# partida (de azúcar)



## renataqb

Hello,

Please someone help me with the term "*partida*" (*de* *azúcar*), as in "*he had purchased a  large ----- of sugar  from that place*", and talking about a man who lived at the begining of the last century.

I have seen all the entries at WR, but none of them match, except from this: http://forum.wordreference.com/showthread.php?t=2032833, but I'm not sure of the term suggested (*batch lot*). 

The best I could find in internet was this: http://books.google.cl/books?id=_4T...ge&q="purchased a large lot of sugar"&f=false 
(has purchased a large *lot* of sugar)

And this: http://books.google.cl/books?id=yds...d=0CDcQ6AEwAw#v=onepage&q=" 400 sacks"&f=true
(In the case of sugar, 400 sacks constitute a *commercial selling unit*)

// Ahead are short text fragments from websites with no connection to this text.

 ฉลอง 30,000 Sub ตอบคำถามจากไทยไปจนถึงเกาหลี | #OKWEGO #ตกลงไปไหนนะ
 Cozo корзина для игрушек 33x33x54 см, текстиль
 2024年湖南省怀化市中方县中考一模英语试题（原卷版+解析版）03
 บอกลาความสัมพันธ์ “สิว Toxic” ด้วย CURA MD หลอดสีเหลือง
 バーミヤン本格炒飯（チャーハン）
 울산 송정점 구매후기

Also, I don't think the terms *consignment* or even *load* fit fine in this sentence...

THANK YOU ALL!!!


----------



## k-in-sc

If it's modified by "large," that would indicate a non-standard size. What's the whole sentence?


----------



## renataqb

Hi k-in-sc... There also lots of sentence with the term "partida" in this text. 
One of them refers to a "partida" as containing 450 sacks of sugar ("la última partida de 450 sacos la vendió a X"), other refers to the "partidas" as containing 400 or 800 sacks, as in "los envíos se hacían en partidas de 400 u 800 sacos". The one of this question is "había comprado una partida considerable de azúcar de tal lugar".
Thank you.


----------



## JBarDom

Batch lot is correct. The adjective would only determine an idea between the normal -standard- batch lot and one that is larger.

Greetings.


----------



## renataqb

Thank you JBarDom... Forgive me for being so insistent, but I cannot find an example using with both "batch lot" of something. 
Isn't it redundant since batch and lot mean the same according to dictionaries?  (That's what I feared when looking at the response given in the other thread)

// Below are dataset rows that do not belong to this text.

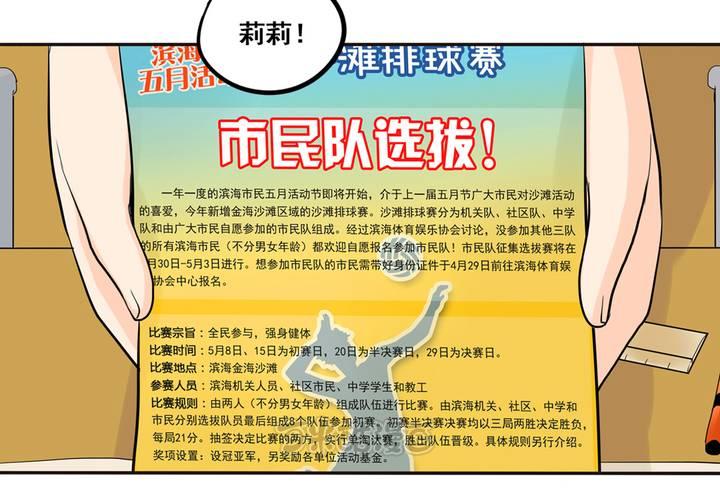 夹心之绊41话 吃醋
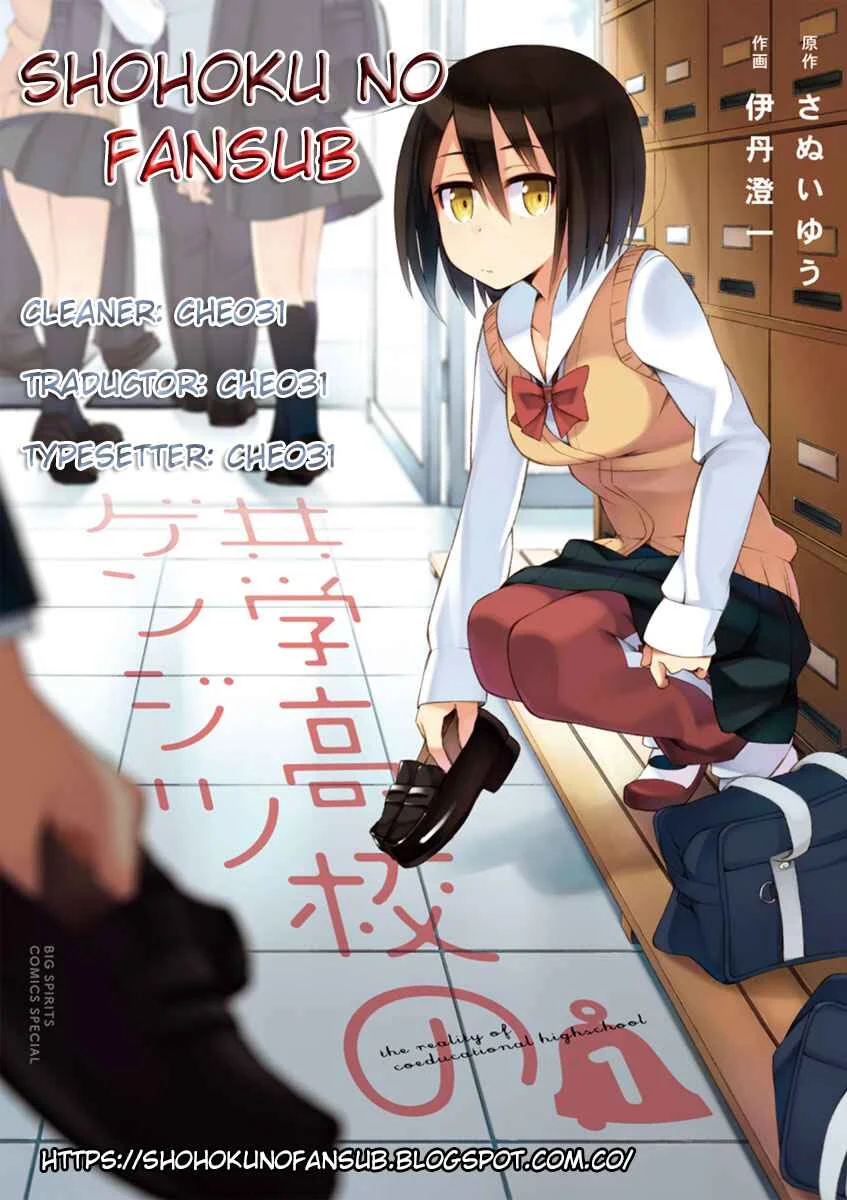 Kyougaku Koukou no Genjitsu Capítulo 2 - Page 1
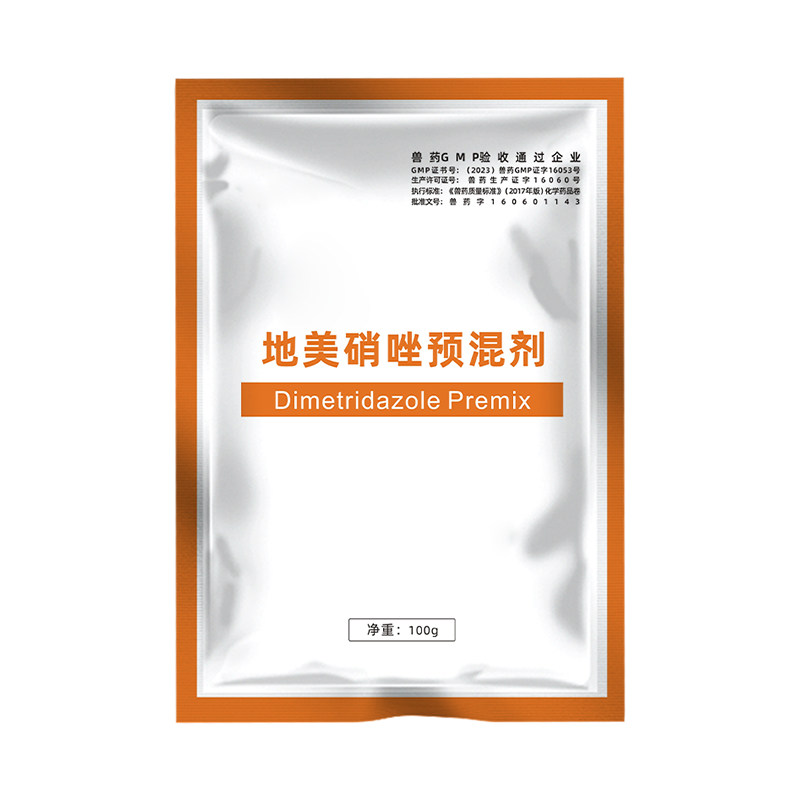 兽药20%地美硝唑预混剂原虫鸽子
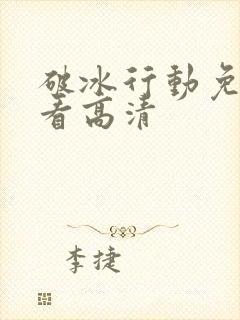 破冰行动免费观看高清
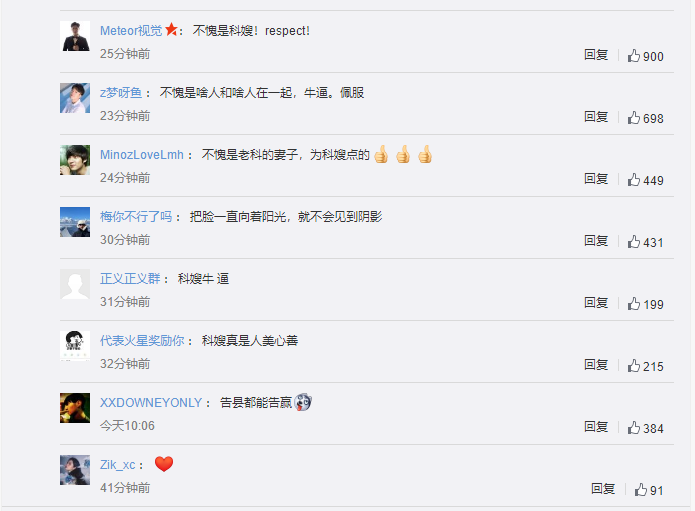 不愧是科嫂!科比妻子捐出1600万赔偿金休闲区蓝鸢梦想 - Www.slyday.coM 不愧是科嫂!科比妻子捐出1600万赔偿金休闲区蓝鸢梦想 - Www.slyday.coM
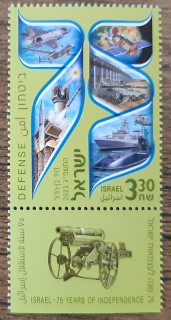 Izrael ** 75. výročí nezávislosti, r.2023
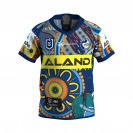 Parramatta Eels Mens Match Day Rugby League Jersey 2020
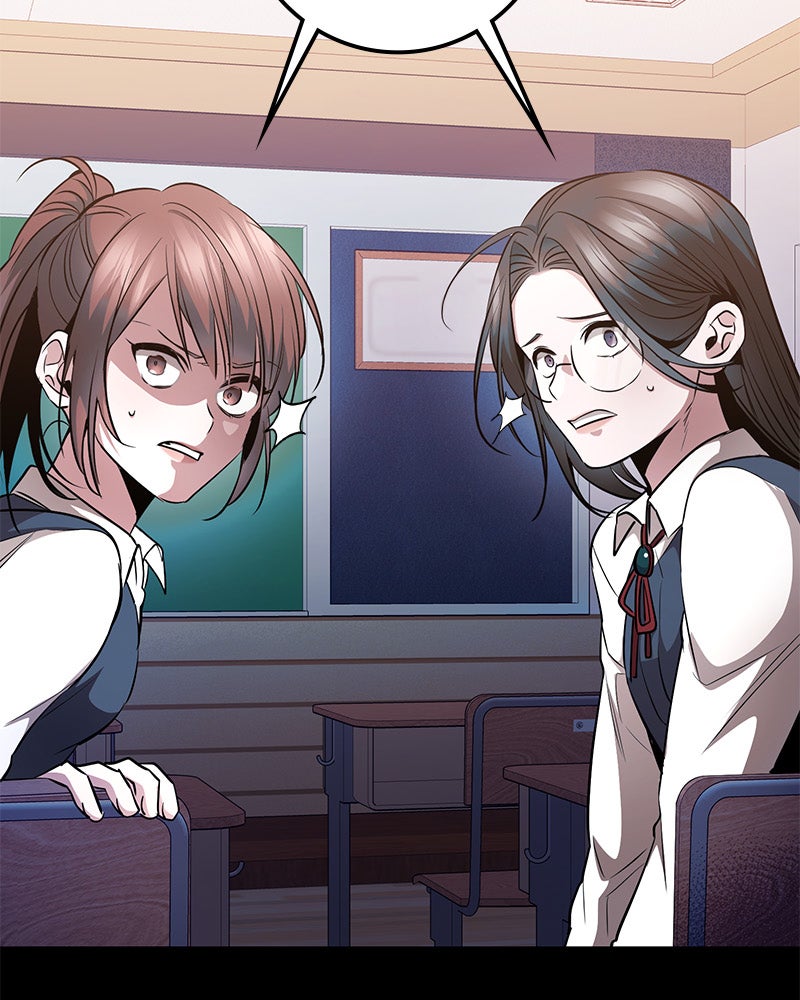 Read High School Queen Manga Online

Example: "Sugar used in producing one lot or batch:" (number 3 and 2, right side)
http://books.google.cl/books?id=N-M...wBw#v=onepage&q=" batch lot of sugar"&f=false


----------



## k-in-sc

"Batch lot" sounds redundant to me too. In general I would say "lot" or "load" or "shipment."
"Los envíos se hacían en partidas de 400 u 800 sacos": The shipments were in quantities/loads of 400 or 800 sacks.


----------



## renataqb

I think I'll leave it as "a large lot of sugar"... 
Thakn you for all!!


----------



## JBarDom

Yes. I apologize for the redundancy. I can suggest that batch is a large group while lot is a smaller amount belonging to the principal (batch). So in this case, when sugar processing starts, it usually doesn't stop until all the sugar cane fields have been depleted (@ 4-5 months) being considered from beginning to end as the batch corresponding to a harvest year. The lot shall be considered accordingly to what the production management considers as a 'period' (hours, days, weeks).
I hope this helps.

Greetings.


----------



## renataqb

Hi JBarDom, yes, it helps a _lot_... hehe...
And you have nothing to apologize for.. we are all here to learn!! 
Thank you for all the help and the time!
You too k-in-sc!!


----------



## k-in-sc

I don't think "batch" would be understood to be the entire amount of sugar produced from a year's cane crop.


----------



## renataqb

well, I don't know if batch is the right word for the entire harvest, but something of it there is in the text, since this is about  a man who speculated with sugar buying it when the prices were low and selling when high... and for that he anticipated how the sugar beet harvest would be for the next period... and hoarding it during abundant producton times to be sold during shotfalls....


----------



## JBarDom

The batch is identified with the year(s) of production usually having a combination due to date of start and end of the harvest, e.g. 2011-2012. The sugar sacks then are identified by a production lot number, and as mentioned in the previous reply, it is up to the production management to set the period to which each lot corresponds.
From the context provided by renataqb, I suppose that it was feasable for a single person in the beginning of last century to have enough wealth to buy a complete batch (harvest-year production), or either buying different lots from a single batch. Nowadays, there are sugar mills that sell in anticipation their whole batch, especially to soft-drinks companies.
And for the term *partida*, lot would be context appropriate otherwise ‘cosecha’ would have been stated.

Greetings.


----------



## k-in-sc

(Greetings = hello)
"Batch" is a processing term. I still find it hard to believe it would be applied to an entire harvest. Thanks for your input, though.


----------